I may have started collecting wasps because no one could call me a sissy for catching something that can fight back, but I owe my continued fascination with these insects to a number of amazing mentors who showed me there is much more to hymenopterans than I ever imagined.
One of the entomologists I most admire is the late Howard Ensign Evans. Not only was he a world-class authority on Hymenoptera, but one of the most eloquent writers and “popularizers” of entomology that I have ever read. His classic Life on a Little-Known Planet is without a doubt the best introduction to insects for a general audience as has ever been published. Evans managed to maintain a passion for, and awe of, the natural world untarnished by the efforts of academia to reduce all to “models,” statistics, and biochemical reactions.
I also read Evans’ Wasp Farm, and The Pleasures of Entomology. His book Wasps, co-authored with Mary Jane West-Eberhard, was my wasp bible for many years. Mary Jane wrote an amazing and comprehensive biography of Dr. Evans that does his contributions to science and literature vastly more justice than I ever could here.
I will always treasure a piece of correspondence I received from Dr. Evans in January of 1984 after I had written him for advice on how to make a living writing. He suggested that I would need “another means of support.” His sense of humor is another admirable quality.
Just last month I picked up Evans’ A Naturalist’s Years in the Rocky Mountains, which should serve me well in getting to know the fauna, flora, and seasons of my new Colorado Springs home.
Once I got to college at Oregon State University, I had the good fortune to become acquainted with Dr. George R. Ferguson. He was a taxonomist of the highest degree, working mostly on the genera Cerceris and Eucerceris, finishing what his friend and colleague the late Herm Scullen had started. Dr. Ferguson still found time to take me under his wing, providing many identifications for my growing collection.
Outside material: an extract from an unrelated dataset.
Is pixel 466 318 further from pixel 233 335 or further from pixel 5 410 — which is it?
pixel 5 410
I’ll never forget the time I eagerly presented a small series of metallic blue sphecid wasps for his appraisal. He took a quick look and determined they were the Blue Mud Dauber, Chalybion californicum. I sighed and said that I thought they were the Steel Blue Cricket Hunter, Chlorion aerarium. He plucked out one specimen, stuck it under his microscope, and replied “Well, I’ll be, you’re right. They’re awful small, though.” He was right, too: they were males, and not particularly impressive examples of that gender, either.
Dr. Ferguson has since passed away as well, but I am delighted to report that his legacy lives on in the form of an endowment fund at OSU, which grants funding annually to outstanding undergrad and graduate students majoring in entomology there. I would expect nothing less from my most kind and generous mentor.
More than what these two men taught me about Hymenoptera was what they taught me about being a man and a human being. I hope I can be half as courteous and helpful to those who ask for my help. I hope I can be a positive and inspirational example to the students and scholars of tomorrow.